If you’re going to be involved in any aspect of U.S. natural gas, it’s critically important to understand how physical, futures, and forward gas markets work and how pricing is determined. That reality was emphasized almost exactly a year ago when physical spot prices for U.S. natural gas had their most volatile and bizarre weeks ever as Winter Storm Uri sent a blast of bitter-cold, icy weather down the middle of the country, wreaking havoc on gas infrastructure just when heating demand was at its highest. Prices in the Northeast, which normally see winter spikes, barely reacted, while prices across the Midcontinent and Texas rocketed to record-shattering levels, above $1,000/MMBtu. The events of the Deep Freeze of February 2021 have since brought renewed scrutiny to the various aspects of the gas and power markets, and a need among legislators, regulators and everyone who deals with energy commodity markets to understand how gas is traded in the U.S. and how prices are set. We’re here to help. So, in today’s RBN blog, we begin a deep dive into the process, quirks and idiosyncrasies of U.S. gas pricing.
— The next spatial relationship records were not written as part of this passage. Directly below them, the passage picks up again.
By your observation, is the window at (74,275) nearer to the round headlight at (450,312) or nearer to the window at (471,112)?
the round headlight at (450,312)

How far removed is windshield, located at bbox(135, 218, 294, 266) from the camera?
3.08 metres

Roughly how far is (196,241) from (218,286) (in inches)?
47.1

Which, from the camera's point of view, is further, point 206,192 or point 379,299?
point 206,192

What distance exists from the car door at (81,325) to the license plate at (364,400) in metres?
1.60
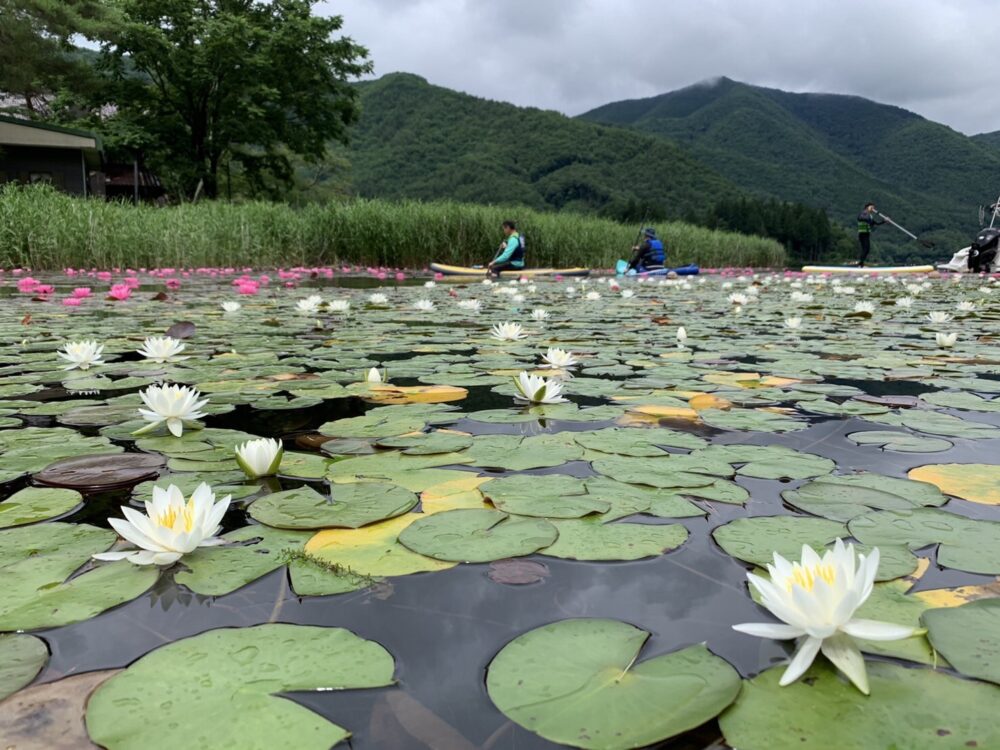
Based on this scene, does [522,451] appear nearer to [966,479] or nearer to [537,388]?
[537,388]

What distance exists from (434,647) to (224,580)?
285mm

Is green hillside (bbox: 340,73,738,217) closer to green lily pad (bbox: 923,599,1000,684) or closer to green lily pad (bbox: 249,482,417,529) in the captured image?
green lily pad (bbox: 249,482,417,529)

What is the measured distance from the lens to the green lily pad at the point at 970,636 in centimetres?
58

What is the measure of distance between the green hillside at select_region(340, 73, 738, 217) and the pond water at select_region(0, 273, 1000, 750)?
36992 millimetres

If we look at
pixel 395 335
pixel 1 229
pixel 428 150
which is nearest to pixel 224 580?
pixel 395 335

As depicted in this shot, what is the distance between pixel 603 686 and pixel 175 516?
559 mm

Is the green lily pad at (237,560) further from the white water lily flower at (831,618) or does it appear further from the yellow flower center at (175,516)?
the white water lily flower at (831,618)

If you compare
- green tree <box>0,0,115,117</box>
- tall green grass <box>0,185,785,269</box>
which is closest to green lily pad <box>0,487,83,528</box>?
tall green grass <box>0,185,785,269</box>

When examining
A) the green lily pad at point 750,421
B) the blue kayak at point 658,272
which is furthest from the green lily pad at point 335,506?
the blue kayak at point 658,272

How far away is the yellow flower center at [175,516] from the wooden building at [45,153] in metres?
16.6

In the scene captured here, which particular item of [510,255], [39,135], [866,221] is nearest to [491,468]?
[510,255]

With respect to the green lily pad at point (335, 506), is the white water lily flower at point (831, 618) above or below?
above

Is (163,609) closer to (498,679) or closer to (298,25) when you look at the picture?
(498,679)

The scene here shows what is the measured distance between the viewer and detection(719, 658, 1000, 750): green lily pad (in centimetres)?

During Uri last February, on the same day that physical next-day (spot) prices at some gas trading locations tracked over $1,000/MMBtu, spot price settlements at the national benchmark Henry Hub went only as high as around $23/MMBtu, according to pricing data from our good friends at Natural Gas Intelligence (NGI). The exchange-traded futures market for next-month gas barely reacted, settling at a little over $3/MMBtu. Over-the-counter forward prices for regional hubs rose somewhat but were also relatively muted. By the time the market was scheduling physical gas for March, the panic had dissipated, and month-ahead prices were nowhere near the lofty levels seen for those few days in mid-February. These stark differences in prices have to do with what factors drive the various pricing mechanisms, their respective settlement or delivery periods, and when and how they are traded and used in the gas market. We will get to describing those in the next part of this deep dive. But before going there, we’ll take a trip in the way-back machine to see how these pricing systems even came to be in the U.S. gas market in the first place.
The U.S. natural gas market is one of the most transparent, liquid, and efficient commodity markets in the world. Physical and financial trades are done directly between counterparties through one-on-one bilateral, negotiated transactions and also via open and transparent trading on organized/regulated exchanges like the Chicago Mercantile Exchange (CME) and the Intercontinental Exchange (ICE). Physical trading is anchored by thousands of miles of gathering, interstate and intrastate transport, distribution pipeline networks, and well over 100 distinct trading locations across North America with location-specific price indices. A subset of the physical trades is reported to price reporting agencies (PRAs) like Natural Gas Intelligence (NGI), Platts and Argus, which then publish indices on a daily basis, and there are tough Federal Energy Regulatory Commission (FERC) rules around how prices get reported to those PRAs. Additionally, just about every company involved in the business of buying and selling physical natural gas is required to report their transaction volumes and pricing mechanisms in some detail to the FERC.